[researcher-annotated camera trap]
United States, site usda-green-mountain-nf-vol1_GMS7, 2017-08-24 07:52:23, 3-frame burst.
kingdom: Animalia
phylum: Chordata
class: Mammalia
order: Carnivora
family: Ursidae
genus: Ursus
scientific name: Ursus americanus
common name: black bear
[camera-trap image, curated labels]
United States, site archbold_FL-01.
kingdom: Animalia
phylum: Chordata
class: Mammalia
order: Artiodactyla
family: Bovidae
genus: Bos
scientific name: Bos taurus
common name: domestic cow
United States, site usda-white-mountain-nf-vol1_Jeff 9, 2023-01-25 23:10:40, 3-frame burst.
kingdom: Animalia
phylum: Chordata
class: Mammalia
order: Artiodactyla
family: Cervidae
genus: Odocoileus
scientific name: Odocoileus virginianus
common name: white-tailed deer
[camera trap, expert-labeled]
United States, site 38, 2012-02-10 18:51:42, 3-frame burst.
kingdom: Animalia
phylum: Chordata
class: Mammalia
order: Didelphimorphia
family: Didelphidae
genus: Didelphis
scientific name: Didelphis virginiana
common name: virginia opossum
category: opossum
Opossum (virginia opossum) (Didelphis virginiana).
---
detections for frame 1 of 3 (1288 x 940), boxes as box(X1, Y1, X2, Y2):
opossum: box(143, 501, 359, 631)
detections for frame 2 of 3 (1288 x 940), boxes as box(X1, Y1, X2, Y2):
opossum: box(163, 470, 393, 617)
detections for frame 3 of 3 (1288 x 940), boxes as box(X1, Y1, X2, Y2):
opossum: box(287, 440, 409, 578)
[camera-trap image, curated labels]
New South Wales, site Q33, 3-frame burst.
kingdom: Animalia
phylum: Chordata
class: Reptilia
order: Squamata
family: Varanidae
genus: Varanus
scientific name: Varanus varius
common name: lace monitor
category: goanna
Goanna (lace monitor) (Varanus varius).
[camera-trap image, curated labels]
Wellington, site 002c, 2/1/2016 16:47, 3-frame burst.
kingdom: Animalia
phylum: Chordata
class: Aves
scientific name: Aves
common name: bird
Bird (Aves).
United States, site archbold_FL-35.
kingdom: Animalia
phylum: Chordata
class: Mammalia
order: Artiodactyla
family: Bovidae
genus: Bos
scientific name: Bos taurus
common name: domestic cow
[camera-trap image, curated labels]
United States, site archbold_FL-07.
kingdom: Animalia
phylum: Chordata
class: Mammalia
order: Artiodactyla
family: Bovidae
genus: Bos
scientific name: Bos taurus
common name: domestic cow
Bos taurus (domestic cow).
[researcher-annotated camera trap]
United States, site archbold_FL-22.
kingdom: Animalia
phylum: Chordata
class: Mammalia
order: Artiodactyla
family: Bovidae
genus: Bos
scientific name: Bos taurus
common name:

==========

Please copy out the data above exactly.

[researcher-annotated camera trap]
United States, site usda-green-mountain-nf-vol1_GMS7, 2017-08-24 07:52:23, 3-frame burst.
kingdom: Animalia
phylum: Chordata
class: Mammalia
order: Carnivora
family: Ursidae
genus: Ursus
scientific name: Ursus americanus
common name: black bear
[camera-trap image, curated labels]
United States, site archbold_FL-01.
kingdom: Animalia
phylum: Chordata
class: Mammalia
order: Artiodactyla
family: Bovidae
genus: Bos
scientific name: Bos taurus
common name: domestic cow
United States, site usda-white-mountain-nf-vol1_Jeff 9, 2023-01-25 23:10:40, 3-frame burst.
kingdom: Animalia
phylum: Chordata
class: Mammalia
order: Artiodactyla
family: Cervidae
genus: Odocoileus
scientific name: Odocoileus virginianus
common name: white-tailed deer
[camera trap, expert-labeled]
United States, site 38, 2012-02-10 18:51:42, 3-frame burst.
kingdom: Animalia
phylum: Chordata
class: Mammalia
order: Didelphimorphia
family: Didelphidae
genus: Didelphis
scientific name: Didelphis virginiana
common name: virginia opossum
category: opossum
Opossum (virginia opossum) (Didelphis virginiana).
---
detections for frame 1 of 3 (1288 x 940), boxes as box(X1, Y1, X2, Y2):
opossum: box(143, 501, 359, 631)
detections for frame 2 of 3 (1288 x 940), boxes as box(X1, Y1, X2, Y2):
opossum: box(163, 470, 393, 617)
detections for frame 3 of 3 (1288 x 940), boxes as box(X1, Y1, X2, Y2):
opossum: box(287, 440, 409, 578)
[camera-trap image, curated labels]
New South Wales, site Q33, 3-frame burst.
kingdom: Animalia
phylum: Chordata
class: Reptilia
order: Squamata
family: Varanidae
genus: Varanus
scientific name: Varanus varius
common name: lace monitor
category: goanna
Goanna (lace monitor) (Varanus varius).
[camera-trap image, curated labels]
Wellington, site 002c, 2/1/2016 16:47, 3-frame burst.
kingdom: Animalia
phylum: Chordata
class: Aves
scientific name: Aves
common name: bird
Bird (Aves).
United States, site archbold_FL-35.
kingdom: Animalia
phylum: Chordata
class: Mammalia
order: Artiodactyla
family: Bovidae
genus: Bos
scientific name: Bos taurus
common name: domestic cow
[camera-trap image, curated labels]
United States, site archbold_FL-07.
kingdom: Animalia
phylum: Chordata
class: Mammalia
order: Artiodactyla
family: Bovidae
genus: Bos
scientific name: Bos taurus
common name: domestic cow
Bos taurus (domestic cow).
[researcher-annotated camera trap]
United States, site archbold_FL-22.
kingdom: Animalia
phylum: Chordata
class: Mammalia
order: Artiodactyla
family: Bovidae
genus: Bos
scientific name: Bos taurus
common name:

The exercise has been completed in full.